この事例の依頼主
30代 女性
相談前の状況
【依頼者】女性 30歳代 会社員 年収400万円【相手方】女性 40歳代 会社員 年収300万円【財産】共有財産なし【子供】なし【和解内容】慰謝料として、妻に対して50万円を支払う依頼者の方は,妻子ある男性と交際していたところ,不倫に気付いた妻との話合いの中で,不倫の事実を認める旨の念書を書きました。その後まもなく,裁判所から書類が届き,不貞行為による損害賠償として慰謝料300万円を請求されたことをきっかけに,相談に来られました。
解決への流れ
請求時,不倫相手の男性とその妻はすでに離婚していたことから,離婚の際に,男性から妻に対して,慰謝料の支払いがなされていた可能性がある点に目を付けました。不倫による慰謝料においては,不貞行為をした2人のうち,どちらかが損害全額の支払いをすれば,原則その損害は填補される関係にあると考えられます。夫からの金銭の受け取りの有無について確認したところ,一定額の金銭を受け取っていたことが判明しました。上記金銭の受取りを理由に,慰謝料の減額交渉を続けた結果,最終的に,50万円を支払うことで和解が成立しました。ご依頼から数か月でのスピード解決となりました。

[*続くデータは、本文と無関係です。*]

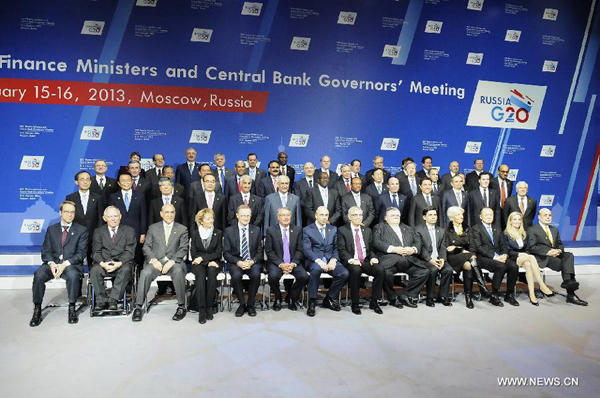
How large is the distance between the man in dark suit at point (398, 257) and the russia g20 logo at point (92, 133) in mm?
4518

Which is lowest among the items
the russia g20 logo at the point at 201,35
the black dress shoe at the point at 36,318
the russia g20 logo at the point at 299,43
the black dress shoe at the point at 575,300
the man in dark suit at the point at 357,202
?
the black dress shoe at the point at 36,318

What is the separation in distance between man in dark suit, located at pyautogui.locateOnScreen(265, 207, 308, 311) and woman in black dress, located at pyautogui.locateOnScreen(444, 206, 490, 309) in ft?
5.99

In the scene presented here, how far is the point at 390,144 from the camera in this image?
8.95 m

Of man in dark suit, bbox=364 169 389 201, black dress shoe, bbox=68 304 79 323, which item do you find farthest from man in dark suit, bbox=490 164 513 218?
black dress shoe, bbox=68 304 79 323

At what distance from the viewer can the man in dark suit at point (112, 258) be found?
543cm

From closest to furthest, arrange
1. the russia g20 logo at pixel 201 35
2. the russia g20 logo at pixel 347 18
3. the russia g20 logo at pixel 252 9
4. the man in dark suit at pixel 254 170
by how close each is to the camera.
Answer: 1. the man in dark suit at pixel 254 170
2. the russia g20 logo at pixel 201 35
3. the russia g20 logo at pixel 252 9
4. the russia g20 logo at pixel 347 18

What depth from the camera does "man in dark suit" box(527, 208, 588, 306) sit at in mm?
6260

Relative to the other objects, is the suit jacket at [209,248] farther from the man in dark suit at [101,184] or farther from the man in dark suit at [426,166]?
the man in dark suit at [426,166]

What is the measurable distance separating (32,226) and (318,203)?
4.38m

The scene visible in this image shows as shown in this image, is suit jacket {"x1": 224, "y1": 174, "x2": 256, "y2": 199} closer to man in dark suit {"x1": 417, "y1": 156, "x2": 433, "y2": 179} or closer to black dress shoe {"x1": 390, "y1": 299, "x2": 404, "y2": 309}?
black dress shoe {"x1": 390, "y1": 299, "x2": 404, "y2": 309}

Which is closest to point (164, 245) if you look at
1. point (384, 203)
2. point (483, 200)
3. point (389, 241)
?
point (389, 241)

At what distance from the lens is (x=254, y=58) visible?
8414mm

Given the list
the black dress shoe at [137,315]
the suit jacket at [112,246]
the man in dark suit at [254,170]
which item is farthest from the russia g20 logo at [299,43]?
the black dress shoe at [137,315]

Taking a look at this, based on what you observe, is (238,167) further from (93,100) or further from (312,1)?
(312,1)
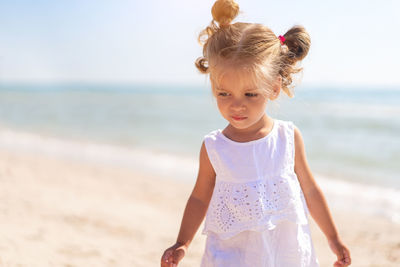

本事案は,一見シンプルに思えますが,いくつかの法的問題を含んでいるケースでした。まず,不貞行為は,不倫をした配偶者と不倫の相手方の2人によるものですから,請求者はどちらかあるいは双方に対して,損害の全額を請求することができます。そこで,どちらか一方から損害賠償として金銭を受領した場合,それで損害が完全に填補されたと評価されれば,もはや,もう一方には請求できなくなると考えられるのです。今回のケースでは,弁護士介入により,その点の調整をすることができ,減額の上で,早期解決を測ることができました。